Nobody likes the idea of getting scammed out of their money. After all, we all live in a world where virtually everything costs more with each passing day. For the overwhelming majority of individuals, the only thing that stays the same is the paycheck. As more people are expected to do more with less, others undoubtedly decide to take advantage of that by creating all kinds of scams. One of the most prolific places to find scam artists is Craigslist. It’s a site where a lot of people go to buy and sell things, not to mention to look for goods and services. Unfortunately, it’s becoming harder and harder to do that because there are so many scams on the site that you never know what you’re about to get yourself into.

If you’re in the Chattanooga, Tennessee area you might be interested to know which five scams are happening the most often. Many of them involve the same old stories that are told in virtually every other city in the United States. You’re sure to find more than your fair share of scams involving real estate, as that seems to be the hot topic right now. As a matter of fact, the very first scam listed here involves just such a thing.

1. Scams on the North Shore

People have been clamoring to get real estate on the North Shore for some time now. Obviously, the people who like to run scams on Craigslist and similar sites have taken notice. You wouldn’t believe the number of real estate scams that offer properties for too-good-to-be-true prices in prime locations. Unfortunately, people have a tendency to jump at these types of ads, sending money as requested without doing their homework first. This usually ends up costing them money that they’ll never get back and it’s a painful and expensive lesson.

2. Be Careful When You Buy a Car on Craigslist

You should always use extreme caution when you buy anything online. Recently, a woman that lives in the Chattanooga area purchased a car on Craigslist. It was for sale for $7,000 and when she went to look at it, the man signed a Bill of Sale and told her that he didn’t have the title because he still needed to make a $2,000 payment in order to get it. He promised her he would do so and she went ahead and handed over the cash. A month later, the car lot from which the automobile had originally been purchased came and repossessed it from the woman. Come to find out, he owed more than $16,000 on it and he had no intention of paying it. In the end, she lost $7,000 and the car.

3. The Kindle Scam

A lady posted an ad to sell a Kindle on Craigslist, getting a near-immediate response from someone that wanted to pay her several times her asking price so she could cash the check and then send the rest to him to pay for a mover because he didn’t want to have it shipped by standard mail. Obviously, this is a scam. It happens all over the country and involves people sending fake checks that they want you to go cash, immediately withdrawing a certain amount and sending it to some named individual that doesn’t really exist. The problem is, as soon as the bank figures out that the check doesn’t clear, you owe all the money back.

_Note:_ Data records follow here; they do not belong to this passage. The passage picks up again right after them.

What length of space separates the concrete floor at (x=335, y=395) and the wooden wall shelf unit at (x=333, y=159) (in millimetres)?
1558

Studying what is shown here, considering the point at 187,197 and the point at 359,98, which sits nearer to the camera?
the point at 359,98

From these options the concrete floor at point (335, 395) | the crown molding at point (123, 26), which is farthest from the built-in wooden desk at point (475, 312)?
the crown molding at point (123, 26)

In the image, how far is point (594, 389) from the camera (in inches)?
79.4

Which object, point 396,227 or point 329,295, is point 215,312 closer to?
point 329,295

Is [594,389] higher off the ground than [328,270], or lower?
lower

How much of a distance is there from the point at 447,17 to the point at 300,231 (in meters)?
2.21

4. Be Careful What You Rent

It’s almost hard to understand why anyone still falls for rental scams on Craigslist because they are so frequent. Perhaps it has something to do with the fact that people are sometimes in a situation where they are praying for a miracle and finding that rental property on Craigslist for next to nothing seems like they found exactly what they were looking for. The problem is, it’s hardly ever the miracle they’ve been waiting for. Instead, it’s a way for people to con others out of money they probably don’t have to spend on property they don’t own in the first place.

5. And Yet More Rental Scams

The rental scam business is so good on Craigslist that it actually shows up several different times in the Chattanooga area alone. Most of the time, it involves people just like the ones in this story, who have no legal right to the property that they are supposedly renting in the first place. They scour other sites and learn which properties are up for sale or rent, then claim they own the property and demand payment upfront in cash. People pay them, thinking they’re going to have a new place to live. When they get to the property, they find out that someone entirely different owns it and they are simply out the money they spent.